Публікацыі

Детство (часть первая)

Алексей Овчинников

 
 
«Не так Шатан, як шацяняты». 
Беларуская присказка.
 
 
 
Мы вышли из детства. У нас всё было – признанные гении и великие незнакомцы, пишущие в стол, борьба и сговор, власть и анархия. События разворачивались и разворачиваются стремительно, замечаем мы это или нет. Но у нас не было инициации. Это чувствуется, когда в людях, достаточно значимых, заметна детская мягкотелость, нежелание говорить прямо в лицо, а если и говорить, то с пророческим пафосом. Инфантилизм культуры складывается из наивных образов, что приводит к игре в «дочки–матери». Наверное, об этом писали уже много раз, но слова по-прежнему остаются ненужным придатком к красочным иллюстрациям беларуской мифологии. Границы страны – словно границы детского загончика, которым ограждают личное пространство ребёнка, когда опасаются за то, что он может что-то «учудить». Мы продолжаем играть в либеральное общество или советский союз, будучи уверены в ценностных преимуществах одного над другим.

#### ЧТО ТРЕБУЕТСЯ:
[a] Объясните, опираясь на текст «Детство», по каким признакам в людях чувствуется отсутствие инициации.
[b] С чем в тексте «Детство» сравниваются границы страны?

#### ИСХОДНЫЕ ДАННЫЕ:

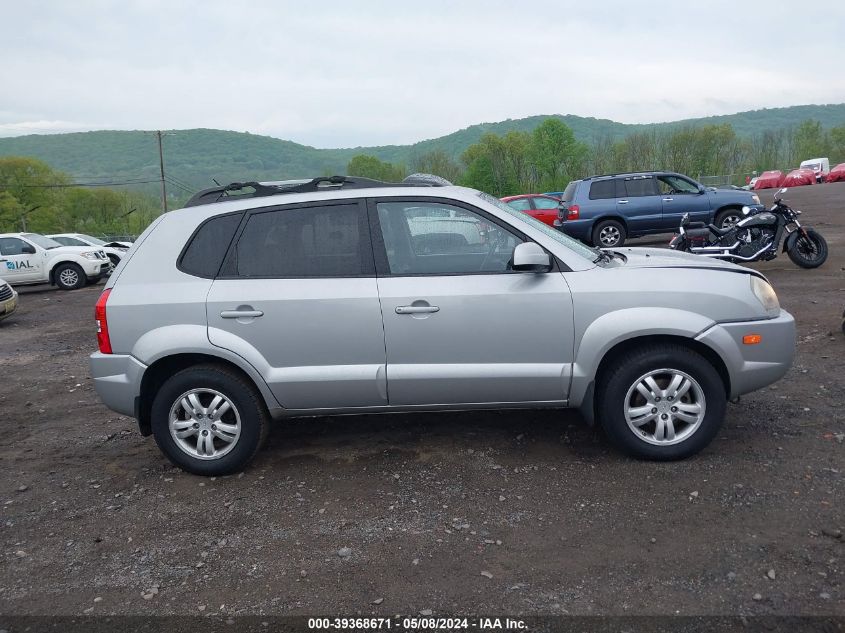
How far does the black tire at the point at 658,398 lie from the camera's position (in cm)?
417

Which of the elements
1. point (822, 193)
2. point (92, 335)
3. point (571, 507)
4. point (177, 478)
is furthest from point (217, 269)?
point (822, 193)

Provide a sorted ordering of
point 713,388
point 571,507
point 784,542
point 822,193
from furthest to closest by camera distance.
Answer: point 822,193
point 713,388
point 571,507
point 784,542

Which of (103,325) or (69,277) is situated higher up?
(103,325)

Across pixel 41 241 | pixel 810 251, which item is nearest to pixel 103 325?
pixel 810 251

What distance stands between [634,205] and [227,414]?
43.9ft

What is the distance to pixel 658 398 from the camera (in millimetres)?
4238

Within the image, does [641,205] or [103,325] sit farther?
[641,205]

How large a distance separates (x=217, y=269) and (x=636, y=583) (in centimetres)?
304

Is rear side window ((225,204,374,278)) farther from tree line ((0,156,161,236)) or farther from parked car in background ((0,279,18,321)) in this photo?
tree line ((0,156,161,236))

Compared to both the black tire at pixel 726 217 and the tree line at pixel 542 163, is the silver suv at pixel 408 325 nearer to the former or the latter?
the black tire at pixel 726 217

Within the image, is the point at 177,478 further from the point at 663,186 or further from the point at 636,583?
the point at 663,186

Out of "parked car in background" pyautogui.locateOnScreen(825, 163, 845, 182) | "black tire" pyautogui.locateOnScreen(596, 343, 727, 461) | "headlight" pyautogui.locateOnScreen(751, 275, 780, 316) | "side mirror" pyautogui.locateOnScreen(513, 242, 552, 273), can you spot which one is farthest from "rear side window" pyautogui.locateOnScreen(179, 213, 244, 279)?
"parked car in background" pyautogui.locateOnScreen(825, 163, 845, 182)

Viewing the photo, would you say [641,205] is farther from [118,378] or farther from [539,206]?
[118,378]

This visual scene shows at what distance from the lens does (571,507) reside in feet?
12.6
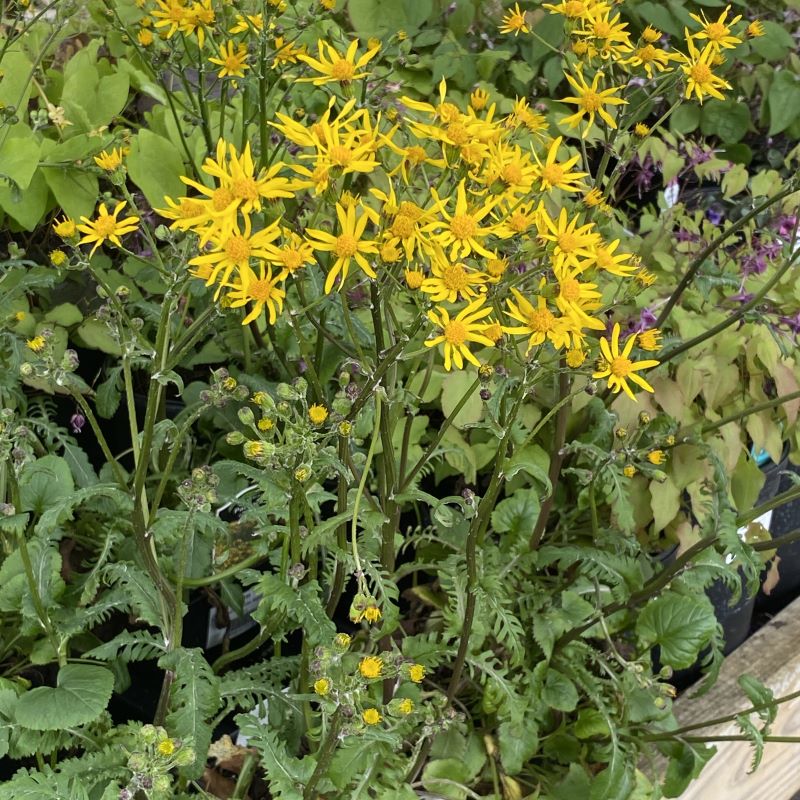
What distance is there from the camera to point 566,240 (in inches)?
24.9

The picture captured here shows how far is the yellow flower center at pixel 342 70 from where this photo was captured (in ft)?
2.30

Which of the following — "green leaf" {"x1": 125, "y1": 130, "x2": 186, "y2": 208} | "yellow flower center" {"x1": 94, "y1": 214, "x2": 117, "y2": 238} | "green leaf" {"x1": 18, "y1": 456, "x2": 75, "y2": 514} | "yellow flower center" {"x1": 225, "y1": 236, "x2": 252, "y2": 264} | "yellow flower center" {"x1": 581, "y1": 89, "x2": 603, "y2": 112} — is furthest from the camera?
"green leaf" {"x1": 125, "y1": 130, "x2": 186, "y2": 208}

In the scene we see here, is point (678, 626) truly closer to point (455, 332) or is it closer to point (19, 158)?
point (455, 332)

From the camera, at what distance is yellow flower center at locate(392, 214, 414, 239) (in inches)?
23.2

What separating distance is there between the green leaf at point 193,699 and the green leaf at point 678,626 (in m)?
0.51

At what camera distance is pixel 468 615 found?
0.81 meters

#### РЕШЕНИЯ ПО ЗАДАНИЯМ:
[a] Отсутствие инициации чувствуется, когда у достаточно значимых людей заметны детская мягкотелость и нежелание говорить прямо в лицо. Если же они и говорят прямо, то с пророческим пафосом.

[b] С границами детского загончика, которым ограждают личное пространство ребёнка.